There are only two pigments involved in coat color; red and black. Every animal starts with the potential to produce both. There is one gene that either allows the horse to produce black pigment, or pretty much shuts it down, so that the only color you see is based on the red pigment only. This is what people mean when they say a color is red or black based. There are a lot of other genes that determine how much pigment is produced, and where it appears, but the starting point is red/black. Depending on what other modifying genes are present, it might be impossible for two particular black-based horses to produce black-as-ink offspring, but that isn't what we're talking about here. They can produce some black pigment (Eumelanin), therefore, we refer to the color as black-based.

Bay, for example, is a black-based color.
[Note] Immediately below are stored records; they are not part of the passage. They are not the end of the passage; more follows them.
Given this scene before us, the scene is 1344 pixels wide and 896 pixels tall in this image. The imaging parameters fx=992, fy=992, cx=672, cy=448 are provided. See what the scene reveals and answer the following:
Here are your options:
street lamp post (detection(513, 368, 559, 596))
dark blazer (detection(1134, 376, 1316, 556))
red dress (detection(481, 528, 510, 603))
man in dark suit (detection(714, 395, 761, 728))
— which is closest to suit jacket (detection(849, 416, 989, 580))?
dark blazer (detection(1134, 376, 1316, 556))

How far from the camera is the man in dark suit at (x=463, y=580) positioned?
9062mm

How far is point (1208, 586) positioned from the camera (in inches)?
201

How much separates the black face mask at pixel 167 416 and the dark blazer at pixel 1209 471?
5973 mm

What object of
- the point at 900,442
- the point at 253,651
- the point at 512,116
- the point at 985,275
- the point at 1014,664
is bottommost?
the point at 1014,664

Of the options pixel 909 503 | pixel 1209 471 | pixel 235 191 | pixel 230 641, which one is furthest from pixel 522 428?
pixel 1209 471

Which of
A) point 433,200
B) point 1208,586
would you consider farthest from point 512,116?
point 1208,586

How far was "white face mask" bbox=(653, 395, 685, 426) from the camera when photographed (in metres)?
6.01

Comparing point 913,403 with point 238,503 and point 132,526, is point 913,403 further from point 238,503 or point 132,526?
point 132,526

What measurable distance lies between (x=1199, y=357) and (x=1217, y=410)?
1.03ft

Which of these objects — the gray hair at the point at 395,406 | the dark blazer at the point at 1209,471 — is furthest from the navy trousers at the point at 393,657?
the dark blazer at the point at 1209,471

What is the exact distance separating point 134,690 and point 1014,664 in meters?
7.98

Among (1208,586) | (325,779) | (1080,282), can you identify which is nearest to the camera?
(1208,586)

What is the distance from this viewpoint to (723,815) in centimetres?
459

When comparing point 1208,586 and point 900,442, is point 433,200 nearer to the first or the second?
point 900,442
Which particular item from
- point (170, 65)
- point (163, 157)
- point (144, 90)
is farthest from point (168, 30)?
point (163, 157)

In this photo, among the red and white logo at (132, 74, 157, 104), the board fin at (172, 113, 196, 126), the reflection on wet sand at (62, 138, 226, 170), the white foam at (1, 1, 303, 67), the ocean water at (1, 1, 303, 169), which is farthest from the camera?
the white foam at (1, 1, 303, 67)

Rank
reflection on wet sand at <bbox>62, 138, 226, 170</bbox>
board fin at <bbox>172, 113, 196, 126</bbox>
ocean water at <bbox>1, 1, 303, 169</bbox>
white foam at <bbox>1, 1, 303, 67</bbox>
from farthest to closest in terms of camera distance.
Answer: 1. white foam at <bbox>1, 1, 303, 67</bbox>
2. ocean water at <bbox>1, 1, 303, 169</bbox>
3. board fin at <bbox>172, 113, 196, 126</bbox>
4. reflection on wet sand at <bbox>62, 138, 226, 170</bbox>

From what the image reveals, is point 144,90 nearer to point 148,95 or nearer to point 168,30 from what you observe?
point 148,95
At the red/black location, the horse begins with a gene that says that yes, this horse can produce both red and black pigment. At another place in his genetic code, he has the agouti gene, which says that the black pigment will not appear on his body, only on the legs, mane, tail, and tips of his ears. Add the results of these two genes together, and what you have is a bay.

Agouti is only one of many genes that modify how much pigment a horse may produce, and where that pigment may appear. Your mare appears to be expressing a whole slew of modifiers. As Freeland said, a greying-out silver buckskin has:

Black - which gives the horse the ability to produce both red and black pigment

Agouti - which allows the black pigment to appear only at the points

Creme - a "dilution gene" that dramatically reduces the total amount of both pigments that a horse can produce

Silver - a gene that reduces the amount of black pigment produced, most noticeably in the mane and tail

Grey - A gene that gradually shuts down the pigment producing cells in the horse's skin, so that the hairs become colorless. Grey does not erase the rest of the genetic instructions, it just interferes with the ability to express it.

(Dun) - another gene that dilutes color, but has a very specific pattern of areas that are left darker (Tommy is a classic example)

When you add in the fact that foal colors can vary pretty wildly from the color of the adult coat, I ain't gonna even try to guess what color your little guy is!


----------



## ohmt (May 17, 2009)

Decided to come back and check out his pics again



I still really do not see the grullo...I'd put money on it that the dorsal is just countershading and he's gonna be smokey black...he's a cutie by the way!

It's always fun to see what color these little guys end up being...my favorite is clipping the yearlings. I always get a few that just blow my mind with their crazy color changing.


----------



## Meavey (May 17, 2009)

He is not grulla and not buckskin.

Black or smokey black.





Almost all foals are born with fake dorsals they disappear after shedding or clipping.


----------



## barnbum (May 17, 2009)

And the difference between black and smokey black is what? It is the sliver or creme added to dilute the black?

Some asked about eyes... here are some pics from today.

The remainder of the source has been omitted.